## Written request
Collect every line in the rows below that contains the word "looking". The match is case-sensitive.

====

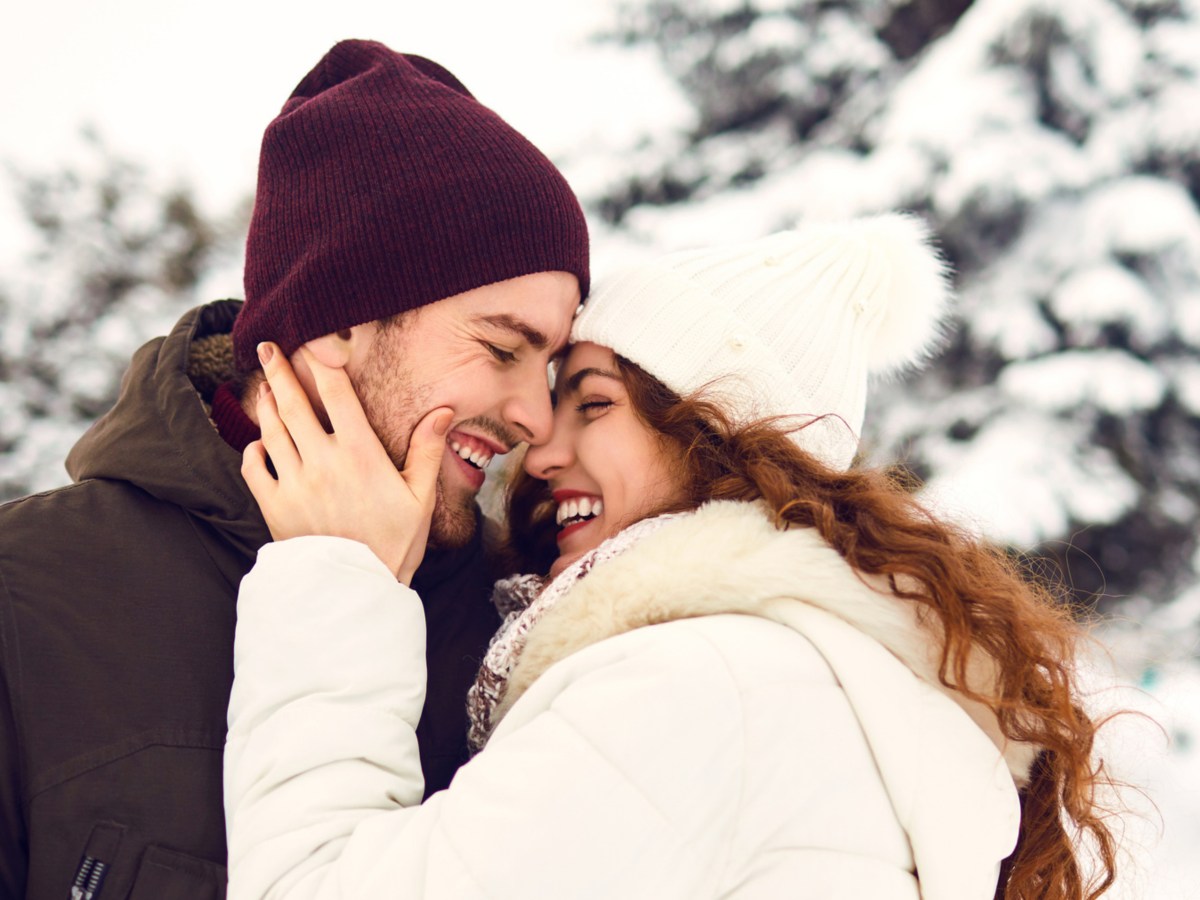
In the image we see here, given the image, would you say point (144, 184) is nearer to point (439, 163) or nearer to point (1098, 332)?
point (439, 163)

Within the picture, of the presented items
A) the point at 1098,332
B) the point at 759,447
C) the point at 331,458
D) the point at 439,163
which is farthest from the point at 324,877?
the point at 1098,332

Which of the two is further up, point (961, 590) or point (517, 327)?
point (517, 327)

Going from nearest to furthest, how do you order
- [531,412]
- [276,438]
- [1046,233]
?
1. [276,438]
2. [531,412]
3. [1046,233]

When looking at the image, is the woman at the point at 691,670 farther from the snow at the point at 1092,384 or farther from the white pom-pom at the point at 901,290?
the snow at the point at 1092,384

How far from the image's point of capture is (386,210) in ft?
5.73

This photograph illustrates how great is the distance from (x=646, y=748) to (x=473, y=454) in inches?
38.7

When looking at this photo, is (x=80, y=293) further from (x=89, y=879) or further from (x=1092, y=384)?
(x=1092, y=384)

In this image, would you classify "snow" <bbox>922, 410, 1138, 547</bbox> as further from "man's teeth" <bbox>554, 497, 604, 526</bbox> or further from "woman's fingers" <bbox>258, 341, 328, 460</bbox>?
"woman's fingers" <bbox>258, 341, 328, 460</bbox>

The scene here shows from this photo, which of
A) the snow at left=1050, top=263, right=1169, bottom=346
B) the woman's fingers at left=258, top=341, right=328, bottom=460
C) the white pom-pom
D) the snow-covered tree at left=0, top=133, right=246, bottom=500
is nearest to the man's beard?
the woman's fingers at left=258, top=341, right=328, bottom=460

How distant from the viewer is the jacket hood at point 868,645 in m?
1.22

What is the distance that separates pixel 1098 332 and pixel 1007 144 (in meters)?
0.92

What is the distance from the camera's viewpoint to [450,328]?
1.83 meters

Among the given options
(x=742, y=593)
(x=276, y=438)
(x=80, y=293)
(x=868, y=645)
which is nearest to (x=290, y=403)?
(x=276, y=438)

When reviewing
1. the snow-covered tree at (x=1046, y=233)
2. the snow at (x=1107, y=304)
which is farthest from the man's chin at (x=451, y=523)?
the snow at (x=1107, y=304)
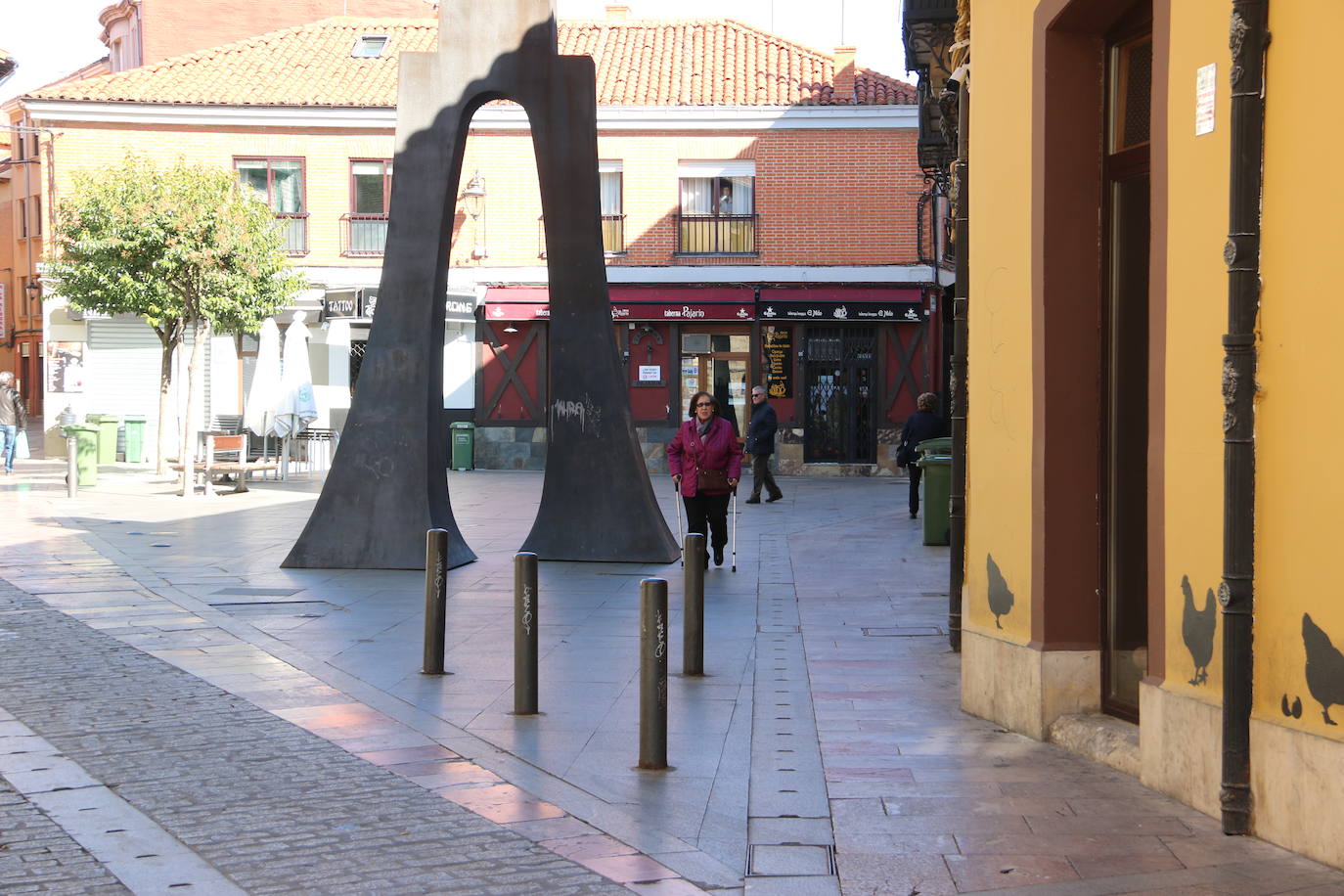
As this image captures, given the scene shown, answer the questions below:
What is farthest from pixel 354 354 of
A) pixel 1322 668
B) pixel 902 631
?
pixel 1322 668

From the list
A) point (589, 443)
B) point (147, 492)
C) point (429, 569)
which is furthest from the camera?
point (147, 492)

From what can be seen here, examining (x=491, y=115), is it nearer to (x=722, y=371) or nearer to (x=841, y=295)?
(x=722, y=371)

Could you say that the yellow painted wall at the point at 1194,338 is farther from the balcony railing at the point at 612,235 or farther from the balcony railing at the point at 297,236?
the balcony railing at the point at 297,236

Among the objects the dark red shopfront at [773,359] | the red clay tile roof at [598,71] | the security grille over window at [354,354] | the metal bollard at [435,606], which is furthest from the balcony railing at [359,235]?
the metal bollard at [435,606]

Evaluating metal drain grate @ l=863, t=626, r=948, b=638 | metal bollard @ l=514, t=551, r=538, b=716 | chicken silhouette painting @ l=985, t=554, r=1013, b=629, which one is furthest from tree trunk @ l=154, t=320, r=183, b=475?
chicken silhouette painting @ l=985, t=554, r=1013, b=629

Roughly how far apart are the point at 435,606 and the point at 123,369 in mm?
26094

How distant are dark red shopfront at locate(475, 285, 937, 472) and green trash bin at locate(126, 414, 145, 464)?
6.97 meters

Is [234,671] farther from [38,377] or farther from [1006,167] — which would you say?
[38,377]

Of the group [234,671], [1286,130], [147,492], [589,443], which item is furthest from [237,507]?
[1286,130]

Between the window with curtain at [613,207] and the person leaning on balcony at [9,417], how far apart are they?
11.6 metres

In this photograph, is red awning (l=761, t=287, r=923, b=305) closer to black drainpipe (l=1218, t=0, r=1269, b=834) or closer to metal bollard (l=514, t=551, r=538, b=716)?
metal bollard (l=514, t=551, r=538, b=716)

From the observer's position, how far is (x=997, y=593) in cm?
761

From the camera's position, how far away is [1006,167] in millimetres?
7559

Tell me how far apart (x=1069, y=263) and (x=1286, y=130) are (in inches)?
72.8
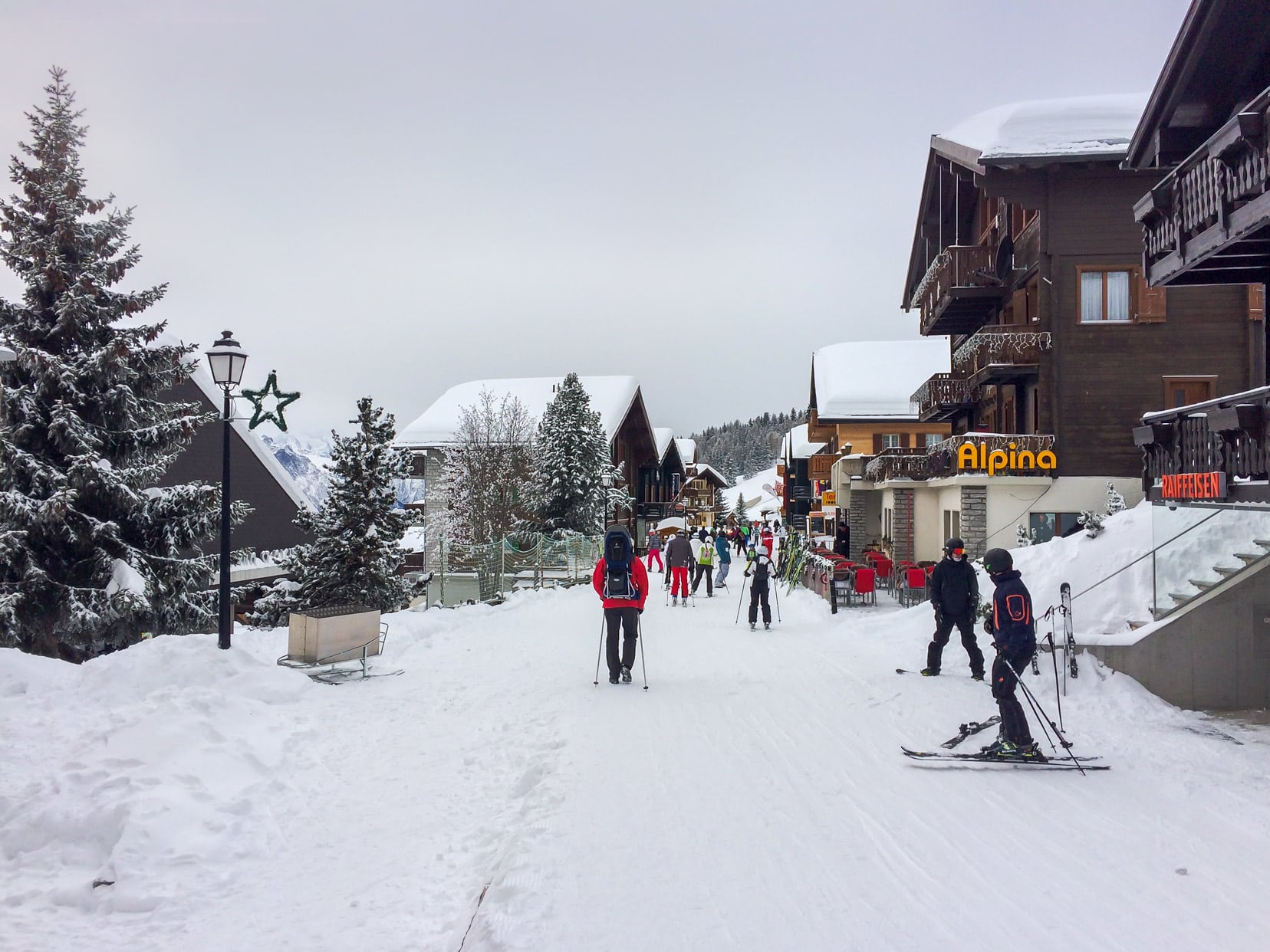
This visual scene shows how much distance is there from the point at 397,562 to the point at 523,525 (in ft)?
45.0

====

## Solution to the exercise
When looking at the image, is the woman at the point at 691,670 farther from the snow at the point at 1092,384 or farther from the white pom-pom at the point at 901,290?
When looking at this photo, is (x=80, y=293) further from (x=89, y=879) or further from (x=1092, y=384)?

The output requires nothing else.